How is the torch.clamp() function used in Python?
The torch.clamp() function is used to restrict the elements in the input tensor to a specific range.
The syntax of the function is as follows:
torch.clamp(input, min, max, out=None)
Description of parameters:
- tensor input.
- Minimum: Elements smaller than this value will be replaced with it.
- Max: The maximum value that elements exceeding it will be replaced by.
- out: tensor used for storing output results.
Example of use:
import torch
x = torch.randn(5) # 创建一个包含5个随机数的张量
print(x) # 打印原始张量
# 使用clamp函数将张量的元素限制在-0.5到0.5之间
y = torch.clamp(x, -0.5, 0.5)
print(y) # 打印限制后的张量
Sample output:
tensor([ 0.0849, -0.2706, 0.7244, 0.0921, 0.6237])
tensor([ 0.0849, -0.2706, 0.5000, 0.0921, 0.5000])

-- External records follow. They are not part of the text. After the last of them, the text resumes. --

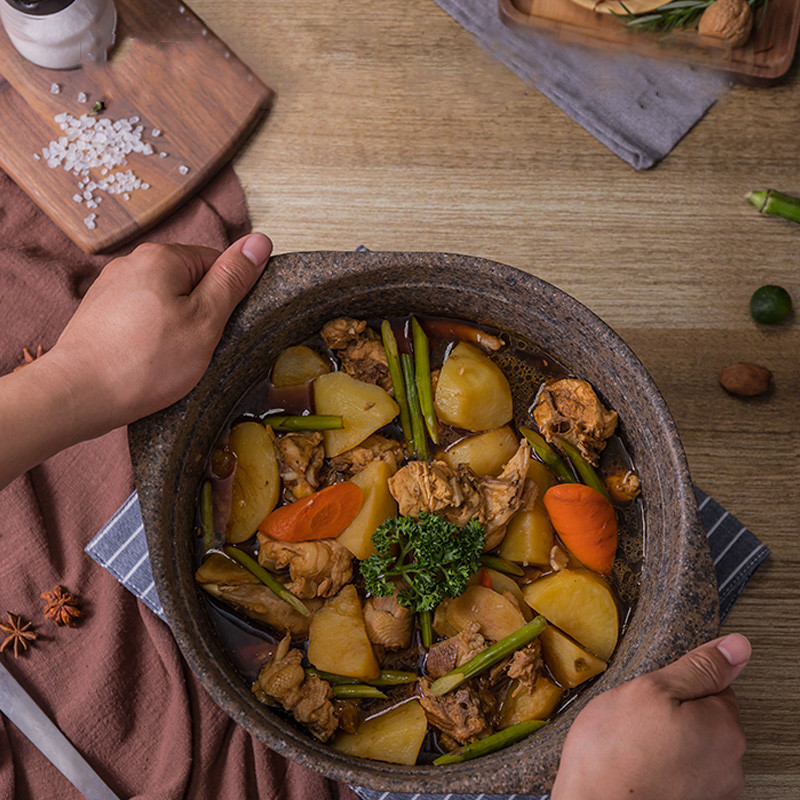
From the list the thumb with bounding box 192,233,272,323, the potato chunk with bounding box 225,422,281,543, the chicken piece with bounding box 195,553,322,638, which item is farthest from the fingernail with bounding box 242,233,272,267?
the chicken piece with bounding box 195,553,322,638

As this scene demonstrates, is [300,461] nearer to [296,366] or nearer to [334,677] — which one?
[296,366]

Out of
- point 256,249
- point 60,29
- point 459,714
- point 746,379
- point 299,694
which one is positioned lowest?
point 746,379

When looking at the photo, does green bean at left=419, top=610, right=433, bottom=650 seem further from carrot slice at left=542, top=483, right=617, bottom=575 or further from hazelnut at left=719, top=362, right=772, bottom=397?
hazelnut at left=719, top=362, right=772, bottom=397

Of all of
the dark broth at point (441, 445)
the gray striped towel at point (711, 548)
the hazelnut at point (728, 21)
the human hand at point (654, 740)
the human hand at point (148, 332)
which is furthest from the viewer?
the hazelnut at point (728, 21)

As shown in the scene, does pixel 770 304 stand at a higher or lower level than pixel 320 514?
lower

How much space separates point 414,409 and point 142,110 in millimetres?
1055

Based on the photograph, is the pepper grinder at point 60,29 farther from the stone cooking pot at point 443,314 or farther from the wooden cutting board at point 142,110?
the stone cooking pot at point 443,314

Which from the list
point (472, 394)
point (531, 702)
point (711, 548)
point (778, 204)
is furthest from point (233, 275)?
point (778, 204)

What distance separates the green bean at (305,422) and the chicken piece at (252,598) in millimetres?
254

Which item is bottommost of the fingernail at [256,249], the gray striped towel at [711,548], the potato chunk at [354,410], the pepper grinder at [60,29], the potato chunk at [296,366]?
the gray striped towel at [711,548]

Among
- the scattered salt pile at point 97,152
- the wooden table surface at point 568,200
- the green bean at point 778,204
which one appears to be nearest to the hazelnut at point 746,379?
the wooden table surface at point 568,200

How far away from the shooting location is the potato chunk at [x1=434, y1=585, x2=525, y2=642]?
129cm

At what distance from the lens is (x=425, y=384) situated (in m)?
1.38

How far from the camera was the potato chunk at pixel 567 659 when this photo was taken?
4.25ft
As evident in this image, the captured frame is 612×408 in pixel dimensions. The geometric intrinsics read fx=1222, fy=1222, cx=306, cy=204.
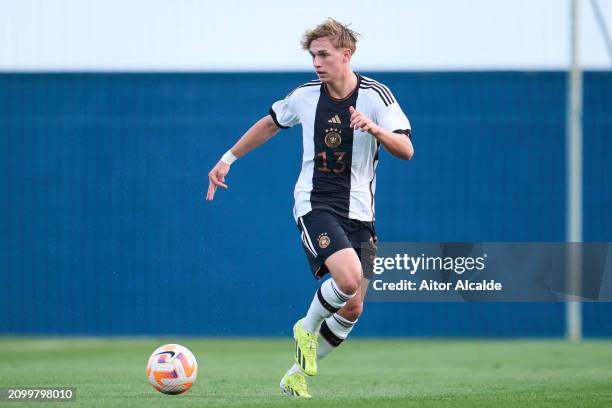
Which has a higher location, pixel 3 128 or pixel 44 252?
pixel 3 128

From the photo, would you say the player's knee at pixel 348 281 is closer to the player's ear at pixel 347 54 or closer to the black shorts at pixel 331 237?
the black shorts at pixel 331 237

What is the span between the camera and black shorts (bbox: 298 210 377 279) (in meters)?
6.93

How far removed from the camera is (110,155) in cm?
1325

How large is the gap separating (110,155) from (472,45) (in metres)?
4.08

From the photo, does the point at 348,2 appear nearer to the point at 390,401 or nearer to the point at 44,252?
the point at 44,252

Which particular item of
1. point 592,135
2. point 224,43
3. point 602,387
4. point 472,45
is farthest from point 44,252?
point 602,387

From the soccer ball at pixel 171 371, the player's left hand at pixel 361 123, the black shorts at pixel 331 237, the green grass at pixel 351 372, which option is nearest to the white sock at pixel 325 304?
the black shorts at pixel 331 237

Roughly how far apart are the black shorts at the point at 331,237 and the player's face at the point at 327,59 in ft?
2.62

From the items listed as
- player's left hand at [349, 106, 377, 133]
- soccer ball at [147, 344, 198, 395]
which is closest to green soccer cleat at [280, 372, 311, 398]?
soccer ball at [147, 344, 198, 395]

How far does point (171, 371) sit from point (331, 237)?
1.19 m

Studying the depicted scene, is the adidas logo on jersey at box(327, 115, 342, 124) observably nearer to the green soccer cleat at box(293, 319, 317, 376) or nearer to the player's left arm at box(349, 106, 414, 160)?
the player's left arm at box(349, 106, 414, 160)

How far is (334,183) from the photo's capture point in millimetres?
7160

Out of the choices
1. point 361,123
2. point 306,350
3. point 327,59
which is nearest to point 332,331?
point 306,350

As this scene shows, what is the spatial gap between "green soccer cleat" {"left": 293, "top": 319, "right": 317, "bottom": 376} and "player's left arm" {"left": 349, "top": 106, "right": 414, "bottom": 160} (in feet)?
3.84
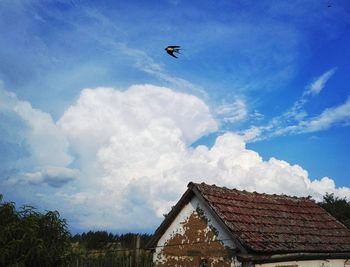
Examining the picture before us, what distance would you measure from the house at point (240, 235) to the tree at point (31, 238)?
3333mm

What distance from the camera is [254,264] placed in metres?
13.1

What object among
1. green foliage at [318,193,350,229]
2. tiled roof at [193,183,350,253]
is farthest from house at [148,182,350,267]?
green foliage at [318,193,350,229]

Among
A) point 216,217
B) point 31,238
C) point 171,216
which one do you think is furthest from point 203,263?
point 31,238

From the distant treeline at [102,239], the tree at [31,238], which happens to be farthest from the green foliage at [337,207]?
the tree at [31,238]

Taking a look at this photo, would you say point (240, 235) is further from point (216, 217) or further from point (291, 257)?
point (291, 257)

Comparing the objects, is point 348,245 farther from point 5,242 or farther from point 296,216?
point 5,242

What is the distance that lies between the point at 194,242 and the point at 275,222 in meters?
3.18

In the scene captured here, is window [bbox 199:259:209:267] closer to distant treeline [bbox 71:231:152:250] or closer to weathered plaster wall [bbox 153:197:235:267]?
weathered plaster wall [bbox 153:197:235:267]

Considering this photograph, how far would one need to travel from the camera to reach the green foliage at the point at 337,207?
34.9 m

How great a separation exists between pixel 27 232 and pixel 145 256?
5.74 metres

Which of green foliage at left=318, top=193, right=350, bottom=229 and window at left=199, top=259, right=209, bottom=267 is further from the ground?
green foliage at left=318, top=193, right=350, bottom=229

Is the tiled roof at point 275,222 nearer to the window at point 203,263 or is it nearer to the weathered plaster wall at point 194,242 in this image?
the weathered plaster wall at point 194,242

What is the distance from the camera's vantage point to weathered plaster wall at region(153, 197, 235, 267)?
1401 cm

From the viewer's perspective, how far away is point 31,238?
48.9ft
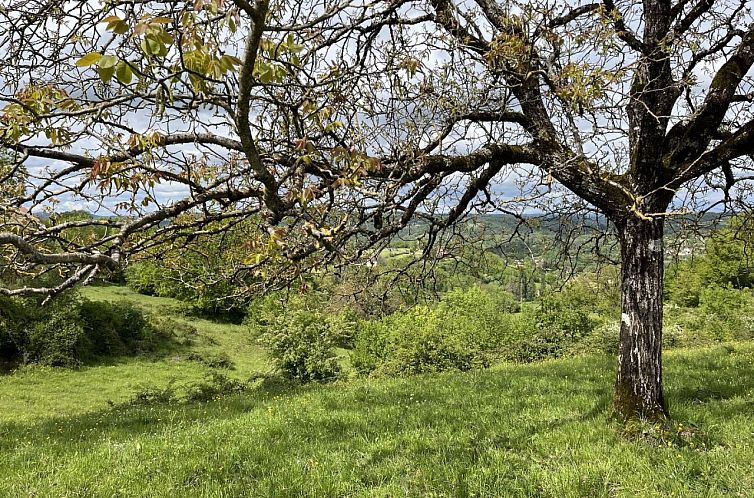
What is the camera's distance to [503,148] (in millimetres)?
5730

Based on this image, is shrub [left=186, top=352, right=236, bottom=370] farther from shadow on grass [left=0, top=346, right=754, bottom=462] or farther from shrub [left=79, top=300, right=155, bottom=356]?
shadow on grass [left=0, top=346, right=754, bottom=462]

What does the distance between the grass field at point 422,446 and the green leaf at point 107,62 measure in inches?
174

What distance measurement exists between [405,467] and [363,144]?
362 cm

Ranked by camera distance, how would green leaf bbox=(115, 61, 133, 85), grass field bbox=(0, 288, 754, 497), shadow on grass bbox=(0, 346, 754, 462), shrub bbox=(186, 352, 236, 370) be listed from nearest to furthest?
green leaf bbox=(115, 61, 133, 85)
grass field bbox=(0, 288, 754, 497)
shadow on grass bbox=(0, 346, 754, 462)
shrub bbox=(186, 352, 236, 370)

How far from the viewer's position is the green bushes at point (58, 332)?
95.7 ft

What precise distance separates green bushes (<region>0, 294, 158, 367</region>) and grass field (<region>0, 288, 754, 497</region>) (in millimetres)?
22834

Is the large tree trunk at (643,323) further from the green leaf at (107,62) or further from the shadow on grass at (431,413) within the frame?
the green leaf at (107,62)

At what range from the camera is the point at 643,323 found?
18.7 feet

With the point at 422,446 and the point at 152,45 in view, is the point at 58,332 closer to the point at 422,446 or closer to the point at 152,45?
the point at 422,446

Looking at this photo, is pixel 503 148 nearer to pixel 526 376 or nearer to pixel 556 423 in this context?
pixel 556 423

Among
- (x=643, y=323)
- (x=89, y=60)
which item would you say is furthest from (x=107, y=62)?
(x=643, y=323)

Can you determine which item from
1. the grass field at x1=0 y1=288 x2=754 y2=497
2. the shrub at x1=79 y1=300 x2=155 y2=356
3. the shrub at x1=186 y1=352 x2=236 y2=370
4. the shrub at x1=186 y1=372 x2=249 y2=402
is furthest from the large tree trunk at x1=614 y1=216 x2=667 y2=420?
the shrub at x1=79 y1=300 x2=155 y2=356

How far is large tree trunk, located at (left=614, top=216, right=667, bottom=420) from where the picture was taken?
5719 mm

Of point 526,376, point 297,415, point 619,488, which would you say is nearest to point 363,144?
point 619,488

In the example above, a tensor x containing 5 random numbers is first created. The clamp function is then used to restrict the elements of the tensor to be between -0.5 and 0.5, and the results are stored in a new tensor y. Finally, the original tensor and the restricted tensor are printed out. It can be seen that all elements in tensor y have been constrained to be between -0.5 and 0.5.